Princess. Seriously?

This was the problem with Dylan. No matter how many times I’d told him we were done, that the romance and pet names were over, he refused to let it die.

Still, he was asking the same question I’d been asking myself for days.

Why had I bothered coming back here?

“My dad’s in the hospital.”

“Yeah.” His voice dipped, sympathy sliding in alongside the bravado. “I heard. I’m sorry, Princess. I know that can’t be easy.”

The way he managed to blend empathy and entitlement into a single sentence was almost impressive.

I shrugged, offering him nothing.

Somehow, he took it as permission. His gaze sharpened, hunger flashing across his face like it physically hurt him to hold back, and he took a step closer.

But that single step was as far as he got.

His forward momentum halted. Confusion flickered over his features, followed quickly by irritation, his eyes cutting past me.

“Who’s this?” he snapped, the question edged with authority he hadn’t earned.

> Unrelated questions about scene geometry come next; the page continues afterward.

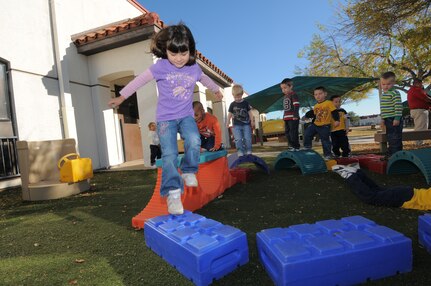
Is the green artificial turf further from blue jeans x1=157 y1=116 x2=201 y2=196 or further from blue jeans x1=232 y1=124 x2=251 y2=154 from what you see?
blue jeans x1=232 y1=124 x2=251 y2=154

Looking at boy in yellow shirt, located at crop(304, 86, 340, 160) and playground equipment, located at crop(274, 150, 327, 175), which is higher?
boy in yellow shirt, located at crop(304, 86, 340, 160)

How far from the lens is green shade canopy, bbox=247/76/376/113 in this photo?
27.2ft

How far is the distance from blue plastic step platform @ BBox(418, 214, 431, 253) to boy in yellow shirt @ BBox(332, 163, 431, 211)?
911 mm

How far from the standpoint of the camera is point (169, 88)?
2.90 metres

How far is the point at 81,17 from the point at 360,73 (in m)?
18.5

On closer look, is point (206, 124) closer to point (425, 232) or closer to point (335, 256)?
point (425, 232)

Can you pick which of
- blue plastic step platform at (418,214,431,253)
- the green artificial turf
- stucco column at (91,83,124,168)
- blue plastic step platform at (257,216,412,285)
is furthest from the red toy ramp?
stucco column at (91,83,124,168)

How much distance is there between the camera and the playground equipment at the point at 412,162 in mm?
3783

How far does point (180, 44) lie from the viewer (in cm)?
278

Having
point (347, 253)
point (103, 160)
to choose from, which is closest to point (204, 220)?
point (347, 253)

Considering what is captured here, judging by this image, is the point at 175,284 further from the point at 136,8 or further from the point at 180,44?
the point at 136,8

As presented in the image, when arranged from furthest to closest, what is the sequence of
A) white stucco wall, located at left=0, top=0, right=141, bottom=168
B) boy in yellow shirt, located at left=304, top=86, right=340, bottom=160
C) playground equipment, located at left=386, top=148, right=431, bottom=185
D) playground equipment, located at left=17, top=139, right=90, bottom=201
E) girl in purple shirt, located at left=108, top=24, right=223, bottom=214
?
white stucco wall, located at left=0, top=0, right=141, bottom=168
boy in yellow shirt, located at left=304, top=86, right=340, bottom=160
playground equipment, located at left=17, top=139, right=90, bottom=201
playground equipment, located at left=386, top=148, right=431, bottom=185
girl in purple shirt, located at left=108, top=24, right=223, bottom=214

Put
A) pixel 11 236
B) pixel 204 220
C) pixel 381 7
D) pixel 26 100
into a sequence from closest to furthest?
pixel 204 220 < pixel 11 236 < pixel 26 100 < pixel 381 7

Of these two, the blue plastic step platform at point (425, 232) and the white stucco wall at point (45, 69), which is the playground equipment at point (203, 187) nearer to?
the blue plastic step platform at point (425, 232)
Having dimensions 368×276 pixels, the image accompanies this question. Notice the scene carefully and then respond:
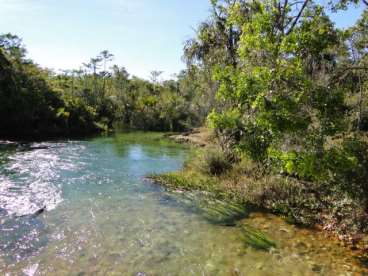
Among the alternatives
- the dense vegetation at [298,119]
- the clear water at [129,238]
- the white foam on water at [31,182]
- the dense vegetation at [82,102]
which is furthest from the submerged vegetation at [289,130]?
the dense vegetation at [82,102]

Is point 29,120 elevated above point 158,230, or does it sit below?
above

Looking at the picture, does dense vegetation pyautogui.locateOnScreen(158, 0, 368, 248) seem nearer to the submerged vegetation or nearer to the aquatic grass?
the submerged vegetation

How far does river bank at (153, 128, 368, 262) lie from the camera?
7.11 metres

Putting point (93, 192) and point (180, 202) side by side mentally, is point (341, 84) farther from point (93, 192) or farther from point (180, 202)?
point (93, 192)

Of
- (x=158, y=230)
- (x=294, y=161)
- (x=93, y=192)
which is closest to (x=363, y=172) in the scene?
(x=294, y=161)

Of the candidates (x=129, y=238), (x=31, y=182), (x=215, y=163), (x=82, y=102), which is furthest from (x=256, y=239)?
(x=82, y=102)

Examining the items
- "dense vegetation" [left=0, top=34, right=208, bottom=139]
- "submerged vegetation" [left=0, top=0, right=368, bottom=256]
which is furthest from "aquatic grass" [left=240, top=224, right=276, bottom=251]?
"dense vegetation" [left=0, top=34, right=208, bottom=139]

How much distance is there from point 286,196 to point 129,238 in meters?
4.37

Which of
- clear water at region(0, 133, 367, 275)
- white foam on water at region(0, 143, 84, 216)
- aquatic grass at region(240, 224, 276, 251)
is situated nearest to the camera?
clear water at region(0, 133, 367, 275)

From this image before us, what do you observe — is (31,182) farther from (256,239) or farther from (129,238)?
(256,239)

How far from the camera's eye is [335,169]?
6.63 m

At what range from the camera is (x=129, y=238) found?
6.95m

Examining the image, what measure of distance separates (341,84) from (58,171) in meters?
10.3

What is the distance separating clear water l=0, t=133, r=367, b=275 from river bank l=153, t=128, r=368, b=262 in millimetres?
411
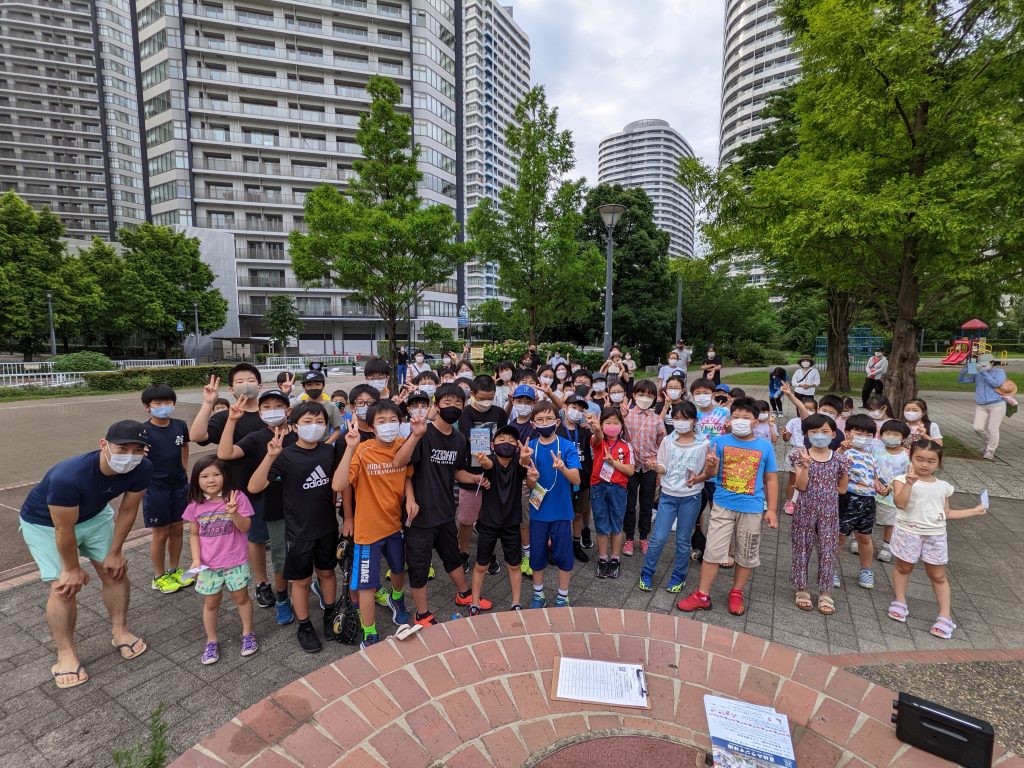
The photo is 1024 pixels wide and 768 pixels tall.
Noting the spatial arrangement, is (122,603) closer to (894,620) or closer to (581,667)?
(581,667)

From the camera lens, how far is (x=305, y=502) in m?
3.62

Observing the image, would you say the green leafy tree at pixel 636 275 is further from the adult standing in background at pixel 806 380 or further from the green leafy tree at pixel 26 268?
the green leafy tree at pixel 26 268

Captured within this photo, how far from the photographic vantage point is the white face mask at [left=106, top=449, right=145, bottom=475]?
10.6ft

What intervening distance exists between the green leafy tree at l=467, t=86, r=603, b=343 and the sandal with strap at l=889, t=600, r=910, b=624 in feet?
40.2

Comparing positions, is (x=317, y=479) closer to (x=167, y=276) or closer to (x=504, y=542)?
(x=504, y=542)

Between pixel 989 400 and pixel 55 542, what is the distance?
13.1m

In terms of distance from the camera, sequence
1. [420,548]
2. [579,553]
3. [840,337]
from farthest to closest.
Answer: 1. [840,337]
2. [579,553]
3. [420,548]

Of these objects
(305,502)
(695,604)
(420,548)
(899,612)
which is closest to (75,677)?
(305,502)

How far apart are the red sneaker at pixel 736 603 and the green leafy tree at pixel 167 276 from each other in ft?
128

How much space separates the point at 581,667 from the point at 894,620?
3.10m

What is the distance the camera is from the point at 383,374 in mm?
5863

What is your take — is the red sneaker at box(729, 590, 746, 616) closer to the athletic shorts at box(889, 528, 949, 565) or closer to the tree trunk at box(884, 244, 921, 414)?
the athletic shorts at box(889, 528, 949, 565)

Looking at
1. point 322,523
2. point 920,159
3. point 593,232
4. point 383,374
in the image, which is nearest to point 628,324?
point 593,232

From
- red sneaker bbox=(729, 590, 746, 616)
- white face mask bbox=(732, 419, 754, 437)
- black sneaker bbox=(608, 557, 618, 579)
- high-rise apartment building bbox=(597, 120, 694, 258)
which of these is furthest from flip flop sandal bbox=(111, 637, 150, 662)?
high-rise apartment building bbox=(597, 120, 694, 258)
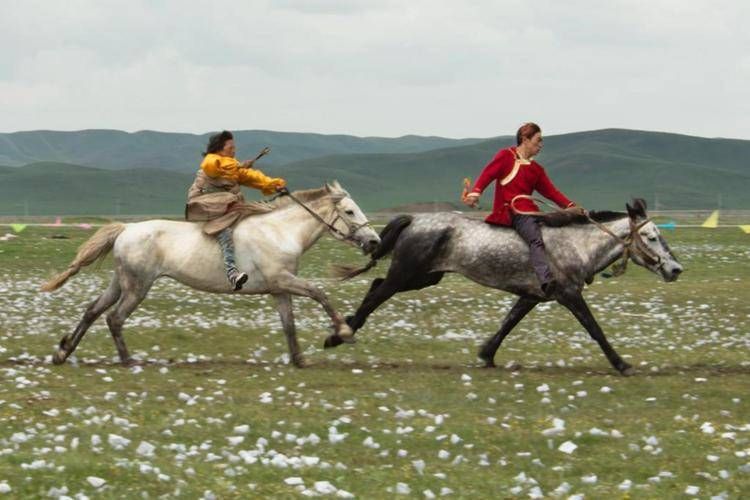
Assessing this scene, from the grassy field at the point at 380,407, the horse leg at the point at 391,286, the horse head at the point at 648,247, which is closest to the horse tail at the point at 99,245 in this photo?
the grassy field at the point at 380,407

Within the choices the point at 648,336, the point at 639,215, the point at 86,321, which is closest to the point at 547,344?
the point at 648,336

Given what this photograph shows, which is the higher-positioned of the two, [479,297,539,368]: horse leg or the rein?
the rein

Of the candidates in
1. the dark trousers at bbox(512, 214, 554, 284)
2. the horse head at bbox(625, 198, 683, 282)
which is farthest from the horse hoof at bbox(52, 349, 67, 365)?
the horse head at bbox(625, 198, 683, 282)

I glanced over my shoulder.

Eric stood a few steps back, posture relaxed, expression flat. He didn’t look surprised. He didn’t look impressed either. His attention was fixed on Dylan with a calm that felt loaded, like he’d already assessed the situation and found it lacking.

“Oh.” I turned back with forced brightness. “Sorry. Dylan, this is my boyfriend. Eric.”

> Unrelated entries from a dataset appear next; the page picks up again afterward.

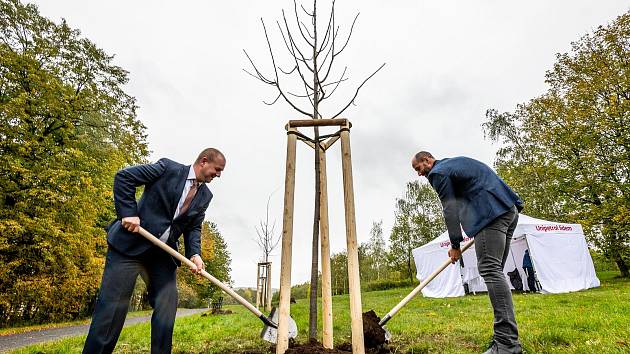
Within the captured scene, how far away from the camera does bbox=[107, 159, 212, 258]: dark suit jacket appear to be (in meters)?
2.79

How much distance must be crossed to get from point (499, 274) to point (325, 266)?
157 cm

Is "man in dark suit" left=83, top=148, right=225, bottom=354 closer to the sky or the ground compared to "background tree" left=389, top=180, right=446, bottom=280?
closer to the ground

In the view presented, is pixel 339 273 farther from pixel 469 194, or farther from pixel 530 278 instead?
pixel 469 194

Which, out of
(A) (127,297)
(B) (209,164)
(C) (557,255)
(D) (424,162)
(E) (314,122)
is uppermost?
(E) (314,122)

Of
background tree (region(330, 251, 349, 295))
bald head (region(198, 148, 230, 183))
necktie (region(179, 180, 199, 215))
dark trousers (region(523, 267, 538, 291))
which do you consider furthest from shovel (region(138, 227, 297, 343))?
background tree (region(330, 251, 349, 295))

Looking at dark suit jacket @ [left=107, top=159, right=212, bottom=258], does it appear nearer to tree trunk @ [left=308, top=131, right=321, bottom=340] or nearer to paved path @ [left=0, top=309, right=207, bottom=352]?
tree trunk @ [left=308, top=131, right=321, bottom=340]

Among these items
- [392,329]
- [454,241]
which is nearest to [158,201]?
[454,241]

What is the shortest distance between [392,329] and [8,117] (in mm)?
15207

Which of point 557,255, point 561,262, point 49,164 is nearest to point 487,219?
point 557,255

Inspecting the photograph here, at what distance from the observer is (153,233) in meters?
2.92

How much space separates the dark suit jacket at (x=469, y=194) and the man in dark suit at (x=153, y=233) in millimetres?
2048

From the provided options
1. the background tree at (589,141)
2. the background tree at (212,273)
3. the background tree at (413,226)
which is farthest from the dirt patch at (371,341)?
the background tree at (413,226)

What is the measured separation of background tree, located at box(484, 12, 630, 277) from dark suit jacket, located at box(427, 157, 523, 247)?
16640 millimetres

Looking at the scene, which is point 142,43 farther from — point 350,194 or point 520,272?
point 520,272
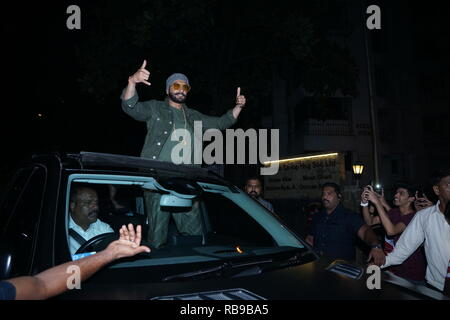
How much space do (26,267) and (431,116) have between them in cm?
2699

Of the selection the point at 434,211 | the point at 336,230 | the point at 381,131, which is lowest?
the point at 336,230

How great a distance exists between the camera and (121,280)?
71.3 inches

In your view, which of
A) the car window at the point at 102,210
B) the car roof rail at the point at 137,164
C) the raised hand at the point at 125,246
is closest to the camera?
the raised hand at the point at 125,246

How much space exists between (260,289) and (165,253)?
75cm

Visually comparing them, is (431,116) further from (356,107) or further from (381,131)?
(356,107)

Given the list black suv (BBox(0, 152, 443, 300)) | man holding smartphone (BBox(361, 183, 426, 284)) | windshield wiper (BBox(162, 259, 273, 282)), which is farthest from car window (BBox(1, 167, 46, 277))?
man holding smartphone (BBox(361, 183, 426, 284))

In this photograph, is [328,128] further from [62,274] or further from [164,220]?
[62,274]

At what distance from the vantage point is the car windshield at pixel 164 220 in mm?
2205

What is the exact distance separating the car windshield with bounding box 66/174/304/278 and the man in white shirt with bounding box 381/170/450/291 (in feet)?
4.07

My tongue lingered on the word boyfriend.

Dylan’s attention jerked back toward me. “What?”

Oh. Shit.

The lie had come out of nowhere. No thought or plan, just pure instinct. Because right now, it was the best shield I had against Dylan McCoy’s version of interest.

Fear slid through me as I waited for a reaction. For the lie to break and my pathetic attempt at defense to crumble. For Eric to judge me, deny me, or simply realize I wasn’t who he thought. That kissing me really had been a giant mistake.

I didn’t hear him move. I felt him.

A solid presence at my side, Eric’s arm came around me like it had always belonged there. His big hand settled at my hip, pulling me in close and locking the lie into place without a word.

Boyfriend.

The claim was absolute.

My breath stuttered. For one reckless second, I wished it was real. I wanted to turn into him, plant my lips over his again, and let the world slip away. Damn the consequences.